Ultimately, says Barnard-Bahn, the Women on Boards movement isn’t only about gender. “At the end of the day, our goal is to have the most qualified board members serving our public corporations.“
“This is an opportunity for a much greater transformation, one that ensures our corporations are sustainably and profitably run. When companies fail, it has a tremendous trickle-down impact. Employees lose their jobs, investors lose money, and communities lose financial support,” summarizes Barnard-Bahn.
Getting on Board
For women interested in obtaining board positions, the following factors are critical: 1) possessing valuable corporate expertise, 2) cultivating a strong professional network, and 3) becoming board ready.
The first two of these require years of solid professional achievement, so planning ahead—as much as ten years or more—is a good idea.
With respect to board readiness, there are specific steps women can take to start their board search:
- Candidates need a tailored board bio that clearly and succinctly articulates their value proposition – their specific past corporate achievements and what types of companies stand to benefit.
- Board applicants need to identify their ideal corporate board “avatar” and create a list of target companies, identifying specifics such as the size and type of company, geography, and business strategy they are best at supporting.
- Many reputable organizations provide board training workshops around the country, and these can be extremely valuable in assisting prospective board members with preparing their bio and cultivating their target list of companies.
Yes, a board search can take many years, and that’s why Barnard-Bahn encourages professionals to start planning early.
However, the trend for new board seats is positive. As of just last month, there is a woman board member at every S&P 500 company. And some recent reports indicate that nearly 45 percent of new board appointees are now women.
Further, Barnard-Bahn points out that while corporate governance experts estimated that board gender parity would take 50 years to achieve naturally, “With interventions like we’ve seen recently, there is no way we are going to have to wait two generations to have more profitable, better governed companies. It’s very exciting.”
Ultimately, Barnard-Bahn is optimistic; she believes that most companies want to have a board that reflects their employee base, customers, and shareholders. “I’m not aware of any company that has only male customers, employees, and shareholders. It just makes good business sense.”
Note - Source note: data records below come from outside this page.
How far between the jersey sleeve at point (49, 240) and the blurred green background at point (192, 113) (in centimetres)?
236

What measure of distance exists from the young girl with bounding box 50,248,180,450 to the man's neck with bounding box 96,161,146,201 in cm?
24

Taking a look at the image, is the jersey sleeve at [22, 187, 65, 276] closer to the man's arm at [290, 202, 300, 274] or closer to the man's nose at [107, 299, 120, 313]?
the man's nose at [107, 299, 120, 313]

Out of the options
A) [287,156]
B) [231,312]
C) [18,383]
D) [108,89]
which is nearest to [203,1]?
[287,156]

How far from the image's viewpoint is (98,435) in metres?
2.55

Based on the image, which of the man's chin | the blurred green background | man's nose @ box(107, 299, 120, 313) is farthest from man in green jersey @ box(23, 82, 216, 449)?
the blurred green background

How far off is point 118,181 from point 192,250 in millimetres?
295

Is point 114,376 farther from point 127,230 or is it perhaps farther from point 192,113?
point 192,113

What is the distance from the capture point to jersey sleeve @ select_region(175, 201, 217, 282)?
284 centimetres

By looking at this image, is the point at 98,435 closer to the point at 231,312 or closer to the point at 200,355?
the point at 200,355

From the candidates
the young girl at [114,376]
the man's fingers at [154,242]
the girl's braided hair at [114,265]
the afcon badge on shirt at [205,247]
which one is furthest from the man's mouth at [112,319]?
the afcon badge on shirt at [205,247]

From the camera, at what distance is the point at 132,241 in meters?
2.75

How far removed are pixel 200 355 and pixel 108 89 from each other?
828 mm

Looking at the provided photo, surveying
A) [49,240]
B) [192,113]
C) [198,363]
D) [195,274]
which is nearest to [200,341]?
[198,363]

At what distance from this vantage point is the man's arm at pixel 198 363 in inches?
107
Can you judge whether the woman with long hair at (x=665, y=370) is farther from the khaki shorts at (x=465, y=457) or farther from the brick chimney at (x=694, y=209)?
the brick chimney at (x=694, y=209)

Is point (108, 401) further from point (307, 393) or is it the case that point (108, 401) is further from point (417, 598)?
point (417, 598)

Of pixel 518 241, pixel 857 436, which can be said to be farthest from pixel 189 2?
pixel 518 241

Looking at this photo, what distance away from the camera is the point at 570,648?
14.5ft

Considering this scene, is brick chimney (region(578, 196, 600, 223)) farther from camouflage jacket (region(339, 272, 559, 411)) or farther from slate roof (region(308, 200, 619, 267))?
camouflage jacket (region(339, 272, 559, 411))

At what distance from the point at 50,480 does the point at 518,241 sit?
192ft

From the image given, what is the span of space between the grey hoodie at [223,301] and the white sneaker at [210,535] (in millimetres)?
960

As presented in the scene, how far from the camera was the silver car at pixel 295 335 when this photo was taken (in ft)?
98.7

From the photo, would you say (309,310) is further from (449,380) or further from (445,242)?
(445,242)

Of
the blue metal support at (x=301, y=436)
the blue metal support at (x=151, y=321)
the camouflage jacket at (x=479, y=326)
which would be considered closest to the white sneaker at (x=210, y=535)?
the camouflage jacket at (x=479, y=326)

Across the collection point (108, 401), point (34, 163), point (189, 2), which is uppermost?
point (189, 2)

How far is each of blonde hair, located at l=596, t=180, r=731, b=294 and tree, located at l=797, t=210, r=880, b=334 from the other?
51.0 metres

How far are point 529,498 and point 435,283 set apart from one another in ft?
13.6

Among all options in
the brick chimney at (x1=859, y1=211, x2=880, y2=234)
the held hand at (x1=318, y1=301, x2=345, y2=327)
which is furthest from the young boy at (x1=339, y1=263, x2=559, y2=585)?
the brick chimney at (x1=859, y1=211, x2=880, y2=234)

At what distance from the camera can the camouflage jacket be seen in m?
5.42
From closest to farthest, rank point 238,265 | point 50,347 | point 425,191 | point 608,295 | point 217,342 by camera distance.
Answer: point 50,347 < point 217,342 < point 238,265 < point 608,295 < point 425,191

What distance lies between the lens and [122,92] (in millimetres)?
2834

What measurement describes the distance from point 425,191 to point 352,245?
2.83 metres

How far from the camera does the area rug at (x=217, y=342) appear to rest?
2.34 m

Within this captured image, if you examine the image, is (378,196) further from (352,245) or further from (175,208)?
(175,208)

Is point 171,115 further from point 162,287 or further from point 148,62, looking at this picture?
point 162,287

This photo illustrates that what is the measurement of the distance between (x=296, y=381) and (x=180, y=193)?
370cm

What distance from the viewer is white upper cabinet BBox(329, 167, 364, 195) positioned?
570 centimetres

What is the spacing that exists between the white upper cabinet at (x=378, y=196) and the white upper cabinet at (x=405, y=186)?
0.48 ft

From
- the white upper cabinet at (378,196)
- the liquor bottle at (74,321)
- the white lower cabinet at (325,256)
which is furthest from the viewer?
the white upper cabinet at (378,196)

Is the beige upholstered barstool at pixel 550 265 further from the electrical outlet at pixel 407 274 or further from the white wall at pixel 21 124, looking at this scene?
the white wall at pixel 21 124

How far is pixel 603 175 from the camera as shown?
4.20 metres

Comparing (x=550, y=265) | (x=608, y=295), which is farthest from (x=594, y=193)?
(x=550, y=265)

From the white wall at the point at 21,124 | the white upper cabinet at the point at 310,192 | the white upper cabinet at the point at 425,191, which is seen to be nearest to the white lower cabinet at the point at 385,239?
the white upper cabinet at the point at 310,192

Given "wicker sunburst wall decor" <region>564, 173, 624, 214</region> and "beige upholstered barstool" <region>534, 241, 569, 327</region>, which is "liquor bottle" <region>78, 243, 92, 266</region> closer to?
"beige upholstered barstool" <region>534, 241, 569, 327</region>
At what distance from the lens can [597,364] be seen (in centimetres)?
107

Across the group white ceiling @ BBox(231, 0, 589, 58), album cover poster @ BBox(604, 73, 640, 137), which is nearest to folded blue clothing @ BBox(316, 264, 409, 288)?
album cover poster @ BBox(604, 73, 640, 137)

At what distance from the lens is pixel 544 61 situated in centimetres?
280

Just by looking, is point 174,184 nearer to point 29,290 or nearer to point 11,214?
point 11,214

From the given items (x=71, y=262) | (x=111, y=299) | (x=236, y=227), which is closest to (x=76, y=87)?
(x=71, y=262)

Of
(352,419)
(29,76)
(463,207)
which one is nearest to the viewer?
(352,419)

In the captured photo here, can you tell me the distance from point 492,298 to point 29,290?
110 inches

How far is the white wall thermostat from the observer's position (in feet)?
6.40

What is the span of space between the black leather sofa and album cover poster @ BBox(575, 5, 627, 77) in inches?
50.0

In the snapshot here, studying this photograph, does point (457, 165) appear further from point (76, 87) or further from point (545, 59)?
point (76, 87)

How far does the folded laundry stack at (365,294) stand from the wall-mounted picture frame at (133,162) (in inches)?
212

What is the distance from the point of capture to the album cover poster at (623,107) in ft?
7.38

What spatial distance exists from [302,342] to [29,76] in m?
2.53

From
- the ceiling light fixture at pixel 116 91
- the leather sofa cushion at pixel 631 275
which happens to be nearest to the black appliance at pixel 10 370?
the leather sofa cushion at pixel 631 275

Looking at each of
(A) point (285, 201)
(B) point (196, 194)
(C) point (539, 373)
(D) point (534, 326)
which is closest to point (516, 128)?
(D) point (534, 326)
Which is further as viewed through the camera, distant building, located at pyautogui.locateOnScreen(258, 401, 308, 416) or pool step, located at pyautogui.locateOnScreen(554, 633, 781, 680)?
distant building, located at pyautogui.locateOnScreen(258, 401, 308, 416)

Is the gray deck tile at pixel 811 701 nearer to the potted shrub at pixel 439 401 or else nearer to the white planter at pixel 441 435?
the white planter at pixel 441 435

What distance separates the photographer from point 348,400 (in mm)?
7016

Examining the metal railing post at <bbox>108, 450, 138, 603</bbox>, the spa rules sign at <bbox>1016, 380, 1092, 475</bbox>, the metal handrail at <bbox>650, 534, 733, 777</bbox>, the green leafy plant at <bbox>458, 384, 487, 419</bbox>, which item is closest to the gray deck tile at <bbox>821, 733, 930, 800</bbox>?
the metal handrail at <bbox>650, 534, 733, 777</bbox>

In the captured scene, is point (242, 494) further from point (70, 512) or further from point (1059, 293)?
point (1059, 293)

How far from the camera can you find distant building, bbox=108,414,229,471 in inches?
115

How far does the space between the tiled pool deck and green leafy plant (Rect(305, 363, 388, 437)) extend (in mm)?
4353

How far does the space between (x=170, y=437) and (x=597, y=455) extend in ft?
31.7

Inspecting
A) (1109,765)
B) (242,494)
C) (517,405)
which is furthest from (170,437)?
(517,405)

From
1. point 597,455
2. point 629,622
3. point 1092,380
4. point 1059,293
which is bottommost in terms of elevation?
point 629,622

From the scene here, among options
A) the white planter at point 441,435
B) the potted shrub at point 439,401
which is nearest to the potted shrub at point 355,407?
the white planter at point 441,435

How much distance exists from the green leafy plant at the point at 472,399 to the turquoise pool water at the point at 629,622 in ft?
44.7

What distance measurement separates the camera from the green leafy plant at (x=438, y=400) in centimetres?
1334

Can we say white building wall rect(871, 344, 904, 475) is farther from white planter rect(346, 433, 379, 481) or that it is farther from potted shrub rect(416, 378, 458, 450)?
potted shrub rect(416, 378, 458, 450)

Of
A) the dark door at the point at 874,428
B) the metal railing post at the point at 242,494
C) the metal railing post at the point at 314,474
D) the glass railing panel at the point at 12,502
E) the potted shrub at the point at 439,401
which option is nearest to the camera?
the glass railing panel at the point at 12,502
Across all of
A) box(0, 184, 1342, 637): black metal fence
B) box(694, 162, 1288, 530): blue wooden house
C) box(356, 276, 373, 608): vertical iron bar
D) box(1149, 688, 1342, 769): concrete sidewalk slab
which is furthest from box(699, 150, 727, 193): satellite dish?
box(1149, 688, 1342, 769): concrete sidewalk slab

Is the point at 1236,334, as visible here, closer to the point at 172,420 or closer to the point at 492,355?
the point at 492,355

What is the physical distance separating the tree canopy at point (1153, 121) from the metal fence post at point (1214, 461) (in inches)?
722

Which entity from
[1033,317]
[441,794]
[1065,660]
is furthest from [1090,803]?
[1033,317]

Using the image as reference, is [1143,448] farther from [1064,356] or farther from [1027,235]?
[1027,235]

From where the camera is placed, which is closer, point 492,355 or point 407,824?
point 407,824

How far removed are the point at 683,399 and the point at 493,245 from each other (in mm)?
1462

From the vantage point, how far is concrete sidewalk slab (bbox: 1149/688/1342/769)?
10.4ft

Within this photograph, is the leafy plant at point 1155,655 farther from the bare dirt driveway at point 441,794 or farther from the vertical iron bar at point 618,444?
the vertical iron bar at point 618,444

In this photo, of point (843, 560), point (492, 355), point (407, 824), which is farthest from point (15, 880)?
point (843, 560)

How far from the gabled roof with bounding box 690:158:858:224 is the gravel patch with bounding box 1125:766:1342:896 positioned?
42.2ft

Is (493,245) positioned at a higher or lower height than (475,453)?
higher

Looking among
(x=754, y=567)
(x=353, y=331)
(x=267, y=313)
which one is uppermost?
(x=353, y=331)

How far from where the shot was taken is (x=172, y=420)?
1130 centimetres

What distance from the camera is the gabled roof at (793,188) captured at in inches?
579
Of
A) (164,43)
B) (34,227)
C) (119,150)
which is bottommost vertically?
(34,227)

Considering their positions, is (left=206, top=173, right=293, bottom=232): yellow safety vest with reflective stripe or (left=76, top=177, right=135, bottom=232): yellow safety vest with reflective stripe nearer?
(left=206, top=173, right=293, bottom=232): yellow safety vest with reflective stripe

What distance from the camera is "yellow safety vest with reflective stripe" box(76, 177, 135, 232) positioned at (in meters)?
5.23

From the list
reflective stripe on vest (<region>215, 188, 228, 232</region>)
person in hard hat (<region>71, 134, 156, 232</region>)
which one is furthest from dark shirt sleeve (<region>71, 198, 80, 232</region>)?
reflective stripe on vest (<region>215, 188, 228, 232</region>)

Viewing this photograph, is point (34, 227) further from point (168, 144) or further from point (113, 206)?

Amii Barnard-Bahn is an executive coach and strategic advisor who specializes in accelerating the success of legal, compliance and risk executives and their teams. She is an experienced C-Suite executive who has led strategy at Fortune 20 companies and nonprofits such as McKesson, Allianz and the California Dental Association for the past 20 years, leading multiple functions, including legal, compliance & ethics, human resources, IT, program management and communications. Now as an executive coach, Amii helps boards and leaders design exceptional work environments that enable organizations to out-behave and outperform their competition. Recent clients include Adobe, McKesson, Gilead Sciences, The Gap/Old Navy, Sabic Petrochemical, Chegg, The Nature Conservancy and York Risk Services Group.
Amii earned her law degree from Georgetown University Law Center and her Bachelor of Arts in English from Tufts. She is a Fellow at the Institute of Coaching, McLean Hospital – Harvard Medical School and a certified executive coach by the International Coach Federation.
Amii is a leadership columnist at Compliance Week and a favorite guest on the Compliance Podcast Network, covering CEO, board and governance best practices. A lifelong diversity advocate, Amii recently testified in multiple legislative committees on the successful passage of CA SB826, the first law in the U.S. requiring corporate boards to include women.